An article titled “The Secret of a Charter School Success? Parents” in the Wall Street Journal reinforces something most everybody knows: parents are the key to success for educational achievement. Authored by Robert Pondiscio, he explains how New York’s Success Academy schools, while beholden to a lottery for enrollment, are able to self-select high potential students by requiring parental involvement. The formula has been a boon for low-income minority students trapped in failing urban schools.
If you have a WSJ subscription the entire article is worth reading. Below are a couple of excerpts:
This [enrollment] process, whether by happenstance or design, yields a parent body comprised largely of the most motivated parents and those with the organizational skills and resources to meet Success Academy’s high bar for parental engagement. This sets the stage to strive for—and mostly achieve—consistent and high levels of academic achievement “at scale” among low-income children of color, who would otherwise be lost to the dull hum of mediocrity in zoned neighborhood schools.
Parents are required to attend meetings, enforce school uniform standards, and commit to direct involvement with some of the school work. A lot of buy-in is required and transportation has to be arranged. More from the WSJ:
Ms. Moskowitz’s many critics will look at the small but non-trivial hurdles parents must clear as proof that she is not running great schools, merely a sorting mechanism. But this ignores what’s most remarkable about Success Academy: Its schools don’t just match those of affluent suburban districts but easily outperform them. Working with self-selected families under careful conditions, Ms. Moskowitz hasn’t merely closed the achievement gap. She has reversed it.
Success Academy serves a 90 percent minority population and 90 percent of the students are proficient in reading and 98 percent are proficient in math.
While it’s obvious that parental involvement is a key to success for education and life, this is still something that is ignored or underestimated by many on the Left. Good government and good culture always begins in the family. Clearly, many of the social problems and social decay today are the result of broken families or government promoting policies that are damaging to the family. “The family is the fountainhead of all mental and moral influence,” declared the famed abolitionist leader Frederick Douglass.

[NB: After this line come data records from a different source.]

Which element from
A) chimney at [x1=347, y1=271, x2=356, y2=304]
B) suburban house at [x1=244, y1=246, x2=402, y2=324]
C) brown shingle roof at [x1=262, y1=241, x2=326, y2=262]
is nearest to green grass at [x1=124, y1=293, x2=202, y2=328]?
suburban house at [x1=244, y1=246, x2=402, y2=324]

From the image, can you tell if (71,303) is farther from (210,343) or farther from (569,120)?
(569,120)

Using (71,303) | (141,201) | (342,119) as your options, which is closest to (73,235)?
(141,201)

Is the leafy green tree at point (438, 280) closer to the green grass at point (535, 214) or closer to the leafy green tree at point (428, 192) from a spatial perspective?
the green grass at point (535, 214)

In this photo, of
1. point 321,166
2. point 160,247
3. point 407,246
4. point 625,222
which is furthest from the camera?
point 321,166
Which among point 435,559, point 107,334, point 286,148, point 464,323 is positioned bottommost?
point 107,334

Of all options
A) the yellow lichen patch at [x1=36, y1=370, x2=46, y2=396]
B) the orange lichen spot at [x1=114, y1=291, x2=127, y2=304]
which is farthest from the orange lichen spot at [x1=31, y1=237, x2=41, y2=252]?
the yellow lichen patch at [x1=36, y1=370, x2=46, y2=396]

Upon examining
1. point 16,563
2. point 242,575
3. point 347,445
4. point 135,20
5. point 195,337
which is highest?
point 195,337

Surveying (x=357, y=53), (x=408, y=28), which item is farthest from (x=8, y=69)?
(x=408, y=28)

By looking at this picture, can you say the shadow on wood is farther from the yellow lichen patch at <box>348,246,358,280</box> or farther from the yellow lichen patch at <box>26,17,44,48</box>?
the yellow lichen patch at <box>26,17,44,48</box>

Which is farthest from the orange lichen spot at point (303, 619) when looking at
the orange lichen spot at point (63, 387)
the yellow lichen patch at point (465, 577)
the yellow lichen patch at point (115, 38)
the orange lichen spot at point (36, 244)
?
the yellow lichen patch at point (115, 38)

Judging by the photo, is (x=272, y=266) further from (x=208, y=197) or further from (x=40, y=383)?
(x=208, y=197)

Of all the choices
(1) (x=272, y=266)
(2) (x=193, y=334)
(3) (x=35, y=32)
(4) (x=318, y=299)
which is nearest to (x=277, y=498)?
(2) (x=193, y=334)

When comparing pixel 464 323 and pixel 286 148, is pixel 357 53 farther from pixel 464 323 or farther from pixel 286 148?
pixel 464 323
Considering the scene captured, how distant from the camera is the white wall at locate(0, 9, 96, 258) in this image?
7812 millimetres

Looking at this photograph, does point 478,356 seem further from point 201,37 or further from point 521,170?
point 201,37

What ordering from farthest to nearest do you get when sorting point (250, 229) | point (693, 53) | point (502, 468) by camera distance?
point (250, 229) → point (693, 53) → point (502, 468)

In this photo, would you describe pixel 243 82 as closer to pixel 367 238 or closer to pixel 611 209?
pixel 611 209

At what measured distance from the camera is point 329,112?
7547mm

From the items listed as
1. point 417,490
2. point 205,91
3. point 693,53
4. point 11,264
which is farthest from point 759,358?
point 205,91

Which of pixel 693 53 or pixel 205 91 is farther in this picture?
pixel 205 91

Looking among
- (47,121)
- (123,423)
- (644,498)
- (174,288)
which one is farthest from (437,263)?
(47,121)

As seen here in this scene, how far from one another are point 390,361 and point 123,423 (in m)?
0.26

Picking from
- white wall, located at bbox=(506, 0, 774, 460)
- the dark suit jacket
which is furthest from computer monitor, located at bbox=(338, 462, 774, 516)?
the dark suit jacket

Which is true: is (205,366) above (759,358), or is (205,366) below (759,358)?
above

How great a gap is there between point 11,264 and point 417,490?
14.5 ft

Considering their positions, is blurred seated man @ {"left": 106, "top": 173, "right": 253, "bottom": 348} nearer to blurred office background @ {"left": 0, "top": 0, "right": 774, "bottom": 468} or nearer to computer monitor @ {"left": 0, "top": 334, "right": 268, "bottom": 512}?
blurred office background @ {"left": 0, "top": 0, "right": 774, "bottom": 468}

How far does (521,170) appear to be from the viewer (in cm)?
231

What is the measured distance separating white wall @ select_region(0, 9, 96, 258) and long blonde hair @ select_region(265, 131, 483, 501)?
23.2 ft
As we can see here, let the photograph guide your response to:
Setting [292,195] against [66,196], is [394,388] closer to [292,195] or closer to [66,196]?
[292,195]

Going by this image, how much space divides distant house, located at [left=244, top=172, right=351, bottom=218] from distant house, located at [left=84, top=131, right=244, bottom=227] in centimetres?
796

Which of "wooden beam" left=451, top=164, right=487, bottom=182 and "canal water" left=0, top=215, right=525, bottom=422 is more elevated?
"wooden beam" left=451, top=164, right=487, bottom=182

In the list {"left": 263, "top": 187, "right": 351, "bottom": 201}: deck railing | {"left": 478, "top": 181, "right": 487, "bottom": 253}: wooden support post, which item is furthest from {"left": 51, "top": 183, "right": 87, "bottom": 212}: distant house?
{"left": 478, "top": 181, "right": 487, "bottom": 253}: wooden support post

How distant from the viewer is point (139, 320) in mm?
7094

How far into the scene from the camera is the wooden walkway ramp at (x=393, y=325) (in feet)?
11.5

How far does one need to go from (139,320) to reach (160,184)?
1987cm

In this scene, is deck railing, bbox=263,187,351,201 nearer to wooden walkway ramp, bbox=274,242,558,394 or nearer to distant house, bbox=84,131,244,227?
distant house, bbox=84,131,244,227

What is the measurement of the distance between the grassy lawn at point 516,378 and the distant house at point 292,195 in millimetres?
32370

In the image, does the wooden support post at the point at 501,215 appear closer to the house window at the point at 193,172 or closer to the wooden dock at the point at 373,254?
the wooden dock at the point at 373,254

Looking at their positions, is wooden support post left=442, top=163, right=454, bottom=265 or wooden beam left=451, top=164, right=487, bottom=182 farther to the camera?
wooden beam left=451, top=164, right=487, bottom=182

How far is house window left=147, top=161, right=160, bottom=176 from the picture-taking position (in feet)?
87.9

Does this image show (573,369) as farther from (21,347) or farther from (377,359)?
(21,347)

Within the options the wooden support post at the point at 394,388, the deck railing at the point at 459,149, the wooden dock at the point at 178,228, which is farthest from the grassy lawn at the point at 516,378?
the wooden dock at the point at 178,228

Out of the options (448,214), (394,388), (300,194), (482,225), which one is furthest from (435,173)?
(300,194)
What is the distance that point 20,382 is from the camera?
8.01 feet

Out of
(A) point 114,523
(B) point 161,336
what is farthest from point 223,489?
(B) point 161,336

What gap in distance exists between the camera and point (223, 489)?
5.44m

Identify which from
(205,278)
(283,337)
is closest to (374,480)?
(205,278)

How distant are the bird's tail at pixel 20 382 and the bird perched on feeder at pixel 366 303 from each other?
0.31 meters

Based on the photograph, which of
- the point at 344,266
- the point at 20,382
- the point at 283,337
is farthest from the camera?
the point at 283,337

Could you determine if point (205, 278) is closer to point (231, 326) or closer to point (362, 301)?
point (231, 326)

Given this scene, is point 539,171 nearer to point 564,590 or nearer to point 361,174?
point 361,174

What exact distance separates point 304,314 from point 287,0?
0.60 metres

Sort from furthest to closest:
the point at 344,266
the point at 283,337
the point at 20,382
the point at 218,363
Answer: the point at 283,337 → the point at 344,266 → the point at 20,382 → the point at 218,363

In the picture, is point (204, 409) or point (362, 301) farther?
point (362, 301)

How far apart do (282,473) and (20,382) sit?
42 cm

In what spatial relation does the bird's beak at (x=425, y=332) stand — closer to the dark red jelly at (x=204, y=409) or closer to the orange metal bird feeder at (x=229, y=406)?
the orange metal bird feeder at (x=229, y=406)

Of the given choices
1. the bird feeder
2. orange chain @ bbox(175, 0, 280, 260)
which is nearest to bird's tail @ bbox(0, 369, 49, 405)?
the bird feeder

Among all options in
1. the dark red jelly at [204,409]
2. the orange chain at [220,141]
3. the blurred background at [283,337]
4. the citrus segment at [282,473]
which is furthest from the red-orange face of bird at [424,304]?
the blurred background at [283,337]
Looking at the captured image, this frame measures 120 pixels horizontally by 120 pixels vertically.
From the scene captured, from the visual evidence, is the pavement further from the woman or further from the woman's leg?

I did not agree with most of the teachers at the NCAE political rallies in Raleigh on public education when they organized in 2018 and 2019. Their standard response was always centered upon spending more and more tax dollars. However, when I talked to them individually, I found a lot of agreement on the fact that schools and teachers are often asked to do too much:
Gloria Lawrence, a retired teacher in Surry County, brought up an important point. “Things have changed a lot since I began teaching. I used to teach when there were 34 and 35 in the classroom, but you didn’t have all these different labels that we put on children and we didn’t have a lot of the conditions that we have now,” said Lawrence. “I had never seen in my first 25 years of teaching, maybe 20 years of teaching, a fetal alcohol syndrome child. I had never seen one with AIDS. I had never seen a cocaine baby. I have seen those now, and I’ve seen what it does to their ability to learn.”
As somebody with an observant personality, it’s clear that so many of the problems today are because of broken families, and more specifically lack of fathers in the lives of their children. This is something that ultimately can’t be solved by more and more government spending. You can keep patching up a dilapidated house, but at some point you have to deal with the foundation and structural integrity.
There is no doubt that strong families are the key to education but strong families and a strong civil society are likewise the key building block to a free and flourishing society for all. Policies that encourage and promote that fact will be always be investing much more into a society than mere dollars.